Like Henny Penny (Chicken Little for my American friends) running around screaming “the sky is falling”, these “experts” want you to believe that all the work you have done to earn revenue in the last 20 to 40 years is gone and buying their book or attending their seminar is your only salvation.
I believe these experts are using the threat of the ATO to boost their sales. While I agree that SBR will introduce efficiencies, I don’t think they will reduce revenue for most firms. In fact, I believe SBR will increase profitability, ensuring there will be many years of lucrative work from tax compliance. Here’s why.
From the day I started 5ways I have explored ways of streamlining processes for our clients and ourselves using technology.
5Ways Group is a 100 percent cloud accounting firm and we create efficiency by reducing time spent on admin or data entry. Technology plays a huge part in that efficiency. Can I say here that for a lot of the systems I use, the ideas and suggestions have come from firms many times bigger and better than us.

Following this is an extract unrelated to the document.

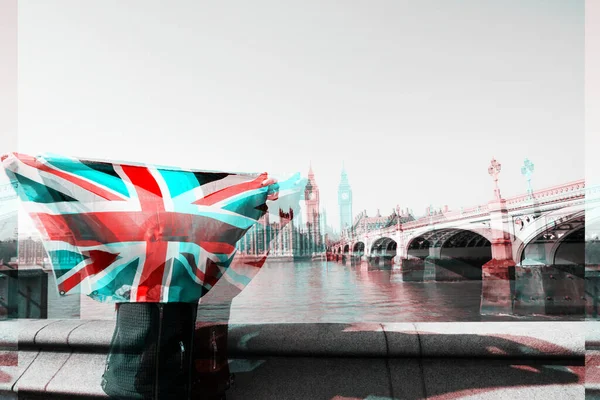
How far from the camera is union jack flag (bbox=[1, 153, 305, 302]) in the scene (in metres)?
1.39

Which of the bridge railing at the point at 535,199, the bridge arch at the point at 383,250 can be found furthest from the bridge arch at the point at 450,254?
the bridge railing at the point at 535,199

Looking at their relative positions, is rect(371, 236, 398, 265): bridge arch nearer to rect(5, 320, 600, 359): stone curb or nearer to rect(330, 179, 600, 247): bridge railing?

The systems we use take efficiency and time saved far beyond what the ATO could even dream of and, by the rationale of those business ‘experts’, my firm should be broke. It’s not; profitability has increased by 200% and the time we spend on each file has halved. Accounting has never been more profitable and accountants have never been more relevant to their clients.
A funny thing happens after you find efficiency. You realise that compliance work has a value that isn’t tied to the number of hours you spend on it. You realise that you can still charge the same fee but spend half the hours working on it. This is because the time you are now spending on the job carries a much higher value to the client. Anyone familiar with the phase, “What do we bill them? Oh, just take last year’s bill and add 5 percent” will understand.

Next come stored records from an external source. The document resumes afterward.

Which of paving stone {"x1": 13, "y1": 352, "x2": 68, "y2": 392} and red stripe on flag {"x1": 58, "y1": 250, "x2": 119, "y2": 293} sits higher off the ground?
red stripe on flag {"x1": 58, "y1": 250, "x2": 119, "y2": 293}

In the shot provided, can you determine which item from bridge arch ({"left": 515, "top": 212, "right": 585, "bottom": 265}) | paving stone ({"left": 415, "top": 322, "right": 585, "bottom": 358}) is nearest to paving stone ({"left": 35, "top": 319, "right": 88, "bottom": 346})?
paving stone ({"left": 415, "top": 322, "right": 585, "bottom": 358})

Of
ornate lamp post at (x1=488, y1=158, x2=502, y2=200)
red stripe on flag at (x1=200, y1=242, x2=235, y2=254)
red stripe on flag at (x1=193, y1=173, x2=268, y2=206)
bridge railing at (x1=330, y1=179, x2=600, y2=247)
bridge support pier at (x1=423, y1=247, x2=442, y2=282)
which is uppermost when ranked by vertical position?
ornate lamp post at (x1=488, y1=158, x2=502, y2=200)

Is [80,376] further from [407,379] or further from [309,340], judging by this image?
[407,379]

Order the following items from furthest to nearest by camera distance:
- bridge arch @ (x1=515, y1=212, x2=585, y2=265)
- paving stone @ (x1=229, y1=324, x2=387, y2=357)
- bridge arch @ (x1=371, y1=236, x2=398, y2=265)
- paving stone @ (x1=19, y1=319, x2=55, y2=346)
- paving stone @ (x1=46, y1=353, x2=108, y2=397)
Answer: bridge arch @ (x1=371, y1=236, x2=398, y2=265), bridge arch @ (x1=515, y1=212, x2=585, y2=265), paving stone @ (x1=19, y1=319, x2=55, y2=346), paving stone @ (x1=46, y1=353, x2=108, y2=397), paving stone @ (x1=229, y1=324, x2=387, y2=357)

I want to address the views of these scaremongers using examples taken from their marketing material.
What they say: Compliance revenue is dead!
What I say:
- Compliance revenue isn’t going anywhere, no matter how many books these ‘experts’ write.
- The complexity of our taxation system alone will keep us busy for decades to come. When the ATO pre-populates a couple of forms it will eliminate some of the low-level, manual admin and heavy data entry by collecting it at source. This should be embraced. E-tax has been with us for many years now and I haven’t seen a great deal of lost compliance revenue from the firms I have worked for. While ‘I’ returns will get more streamlined I think the threat is a storm in a teacup.
- 100 percent of my revenue comes from what people would call compliance and the efficiency has not dropped revenue $1 and has seen net profit more than double.
What they say: The ATO will act as the accountant for your clients and do you out of a job!
What I say:
- The ATO’s SBR isn’t revolutionary for us non-tech geeks. The majority of us won’t know if we are using ELS or SBR. It’s the platform by which people (mainly tax agents) lodge information with the ATO.
- The task of implementing most of the SBR functionality has been given to software providers who monetise the accountant channel. What do you do to a channel you earn revenue from? You keep them happy. The toys will be in the accountants’ hands.
- The main areas of automation so far from SBR (TFN declarations and PAYG stationery) reduce the time it takes for accountants to help clients. Most of this eliminated work doesn’t contribute a great deal to the revenue of a firm but it definitely chews up time.
We should also ask ourselves how many business taxpayers actually trust the ATO to take their raw data. The stuff before the accountant has checked that it’s correct and that the tax has been minimised. In my experience it is NONE.
This is an unbelievable time for the accounting industry. We have an ATO tax commissioner with real business experience driving an agenda of change. A team of dedicated second commissioners are driving change by embracing technology and innovation. With our industry’s support, they will drive this change (and its $500 million of time savings) straight to the profitability of accounting firms.
As for our scaremongering friends:
I can accept discussion about industry trends.
I understand the need to educate an industry in decline.
I will even take hyperbolic sales copy.
What I won’t take is people using unfounded fear to sell a book or a seminar.